9 Form Objections Speculation: asking the witness something clearly beyond the witness’ ability to answer Witness does not have firsthand knowledge of the fact they are testifying to – they didn’t hear, say, or see it themselves. Ex: “Where did Johnny go after he left your house?” Argumentative: is not necessarily arguing with the witness, but is often times arguing a point to the jury Ex: After the witness has testified that the car is blue, opposing counsel asks: “The car wasn’t blue, it was red, wasn’t it?”

10 Substantive Objections
Lack of Foundation LCE/FRE 602, 901(a) The prerequisite evidence has not been entered that would allow the current evidence to be presented. Often used when opposing counsel is trying to enter an exhibit into evidence. Two fundamental ways to determine if there is a lack of foundation: 1. Does the witness have personal knowledge of the facts/exhibit in order to testify about it? 2. Is the exhibit authentic? If the answer is NO for either of these questions, there is a lack of foundation.

11 Substantive Objections
Improper Lay Opinion LCE/FRE 701 Lay witness is a person who has not been qualified as an expert by the court A Lay witness gives an improper lay opinion when: 1. the testimony is NOT rationally related to the personal knowledge they have of the facts OR 2. the testimony is NOT helpful to the jury in deciding the case

12 Substantive Objections
Relevance LCE/FRE 401 Evidence that does not relate to the case; and is not helpful in determining the ultimate issue.
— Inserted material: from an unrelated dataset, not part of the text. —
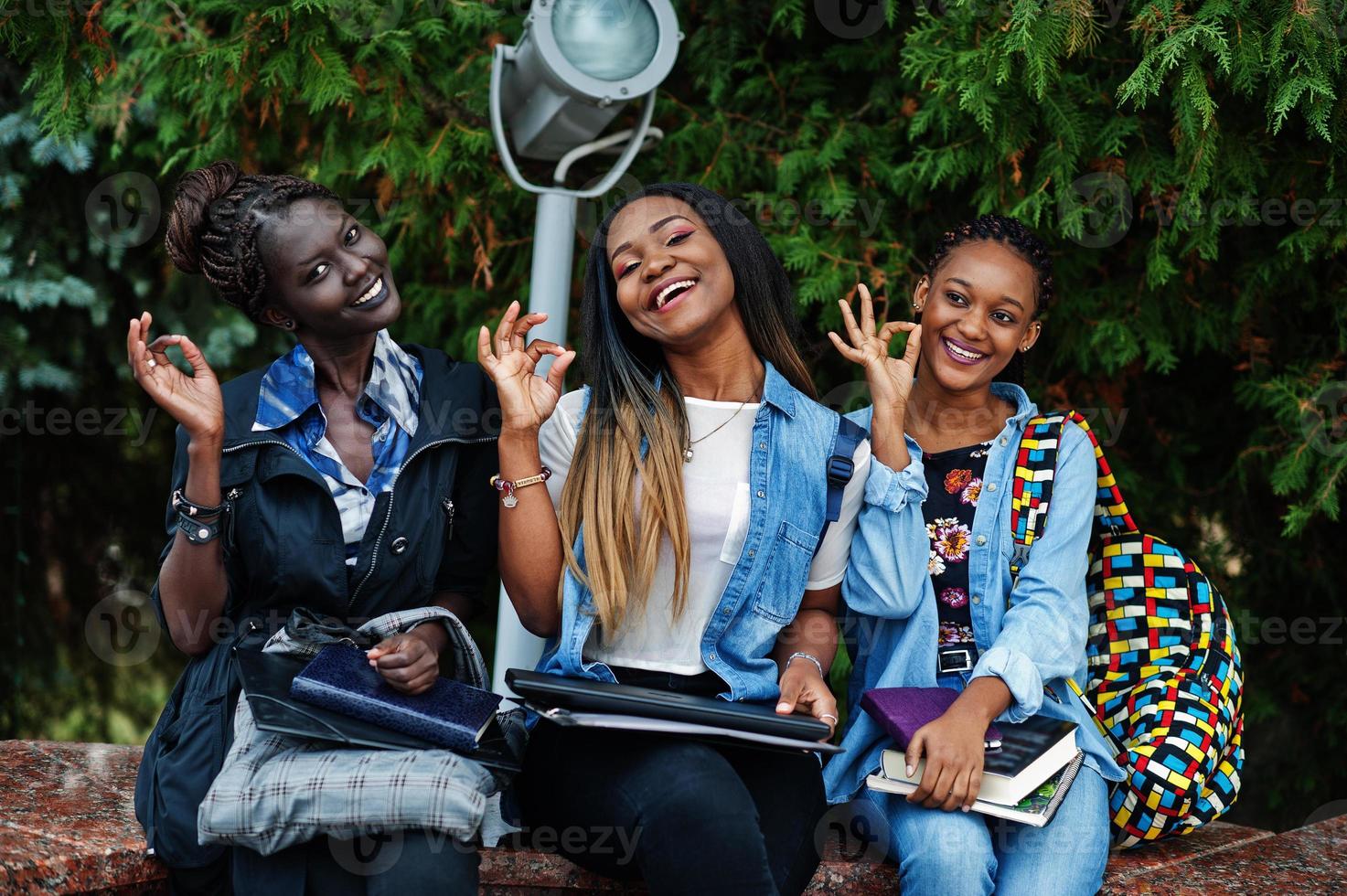 tres estudiantes africanas posaron con mochilas y artículos escolares en el patio de la universidad y muestran el cartel de ok con las manos. foto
Test to determine relevance: “How is this evidence going to help the jury decide this case?” Important: when objecting to relevance, you will almost always request a sidebar.

13 Substantive Objections
More Prejudicial Than Probative LCE/FRE 401, 403 This objection also relates to the relevance of evidence. Balancing Test: Is the evidence’s probative value greatly outweighed by its unfair prejudice? Here, the evidence is relevant, but you want the evidence excluded anyways due to the danger of unfair prejudice, confusion of the issues or misleading of the jury. This objection is a “fall-back”, since all evidence is unfavorable to one side or another.
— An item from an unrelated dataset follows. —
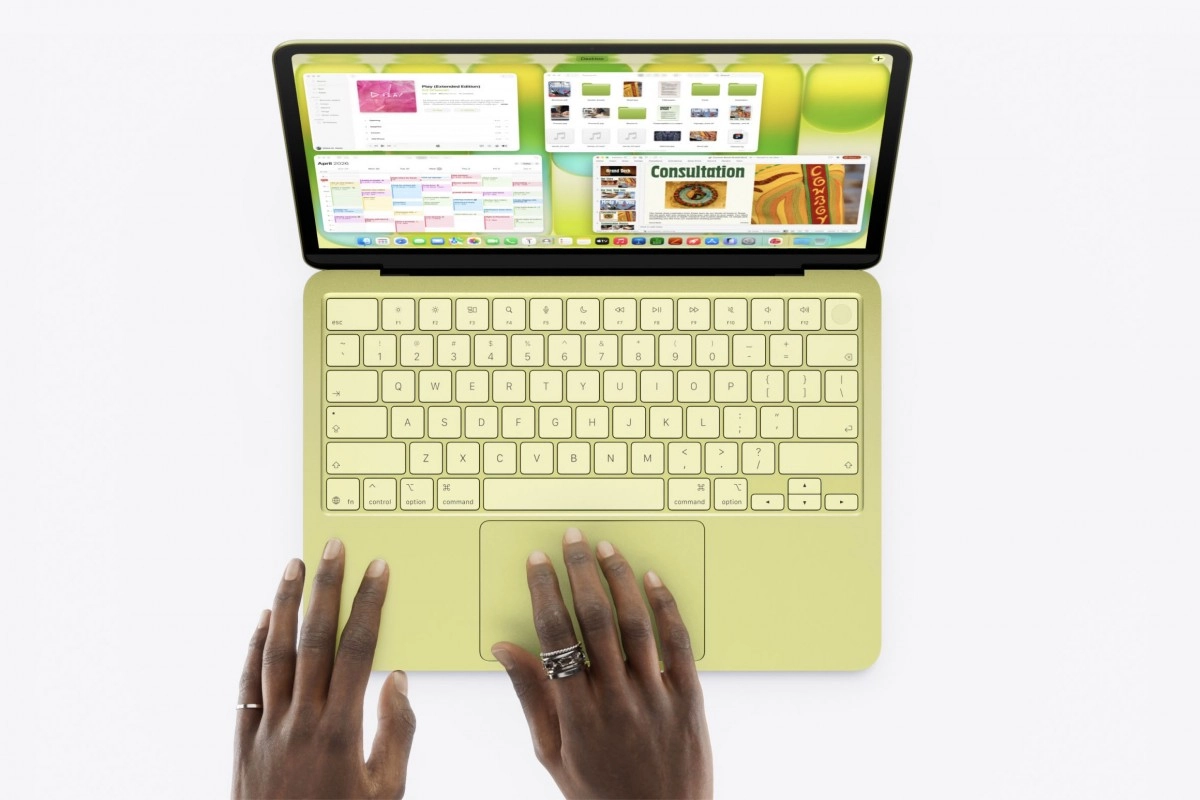 MacBook Neo in lime green, hands using trackpad.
14 Common Objections Hearsay LCE/FRE 801
Arguably the hardest objection to recognize! Hearsay: a statement, made outside of court, being offered for the truth of the matter. “Truth of the matter asserted”: is the statement being offered to prove what is said in the statement? Ex: Witness testifies “Seth told me he saw John kill Sarah”. The truth of the matter asserted is that John killed Sarah. Not only testimony, but also writings/documents can be hearsay

15 Hearsay Exclusions & Exceptions
There are many hearsay exceptions – know them!! Hearsay Exclusions: these are statements that sound like hearsay, but are not treated as such by the LCE/FRE LCE/FRE: 801(d): 2 Main Exceptions Prior Statements by a witness Admission by a party-opponent Hearsay Exceptions: these statements are hearsay, but may fall under any one of many exceptions LCE/FRE 803: these exceptions apply regardless of whether the declarant is available to be called as a witness LCE/FRE 804: these exceptions apply ONLY IF the declarant is “unavailable”
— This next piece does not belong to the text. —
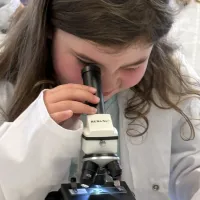 Girl looking down a microscope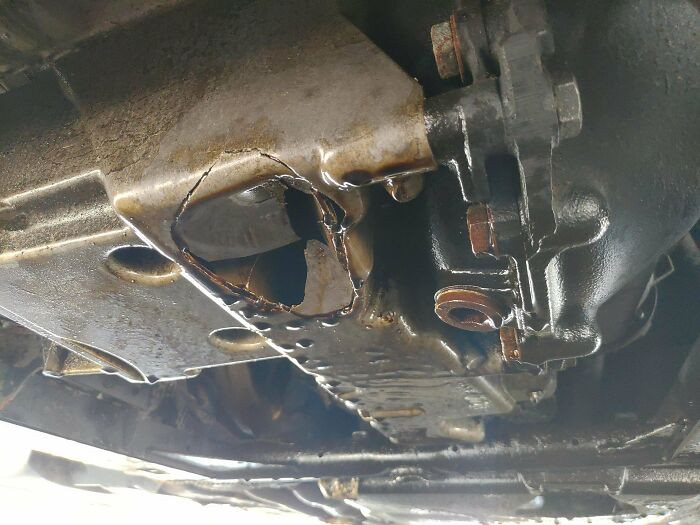 "Chunk Of Asphalt Kicked Up And Put A Hole In My E46 BMW Oil Pan. Got The Car Home With 1-Minute Gasket Maker, A Can Of Pepsi, And Some Gas Station 10W-30"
16 Confrontation Clause Applies in criminal cases
The 6th A. of the U.S. Constitution gives an accused the right to confront his/her accuser If opposing counsel is eliciting testimony that the witness heard from someone else, this may implicate the Confrontation Clause Ex: Witness testifies: “Seth told me that John killed Sarah”. Seth is the person accusing John, the defendant, of killing Sarah. Since Seth is not in court, John has not had the ability to “confront”, (aka cross-examine) his accuser.

17 Criminal History LCE 609.1 In a criminal case, every witness subjects himself to an examination of his history of criminal convictions. Only Convictions. Normally only the fact of the conviction, the name of the offense, the date, and the sentence imposed are admissible. Details may be admissible if the witness denies the conviction, the witness opens the door or it is more probative than prejudicial.

18 Important Things to Remember
Prepare ahead of time, anticipating objectionable evidence and preparing arguments for objections. Know the evidentiary rules that are going to apply to your trial. Prepare yourself to think on your feet; you will face an unexpected objection.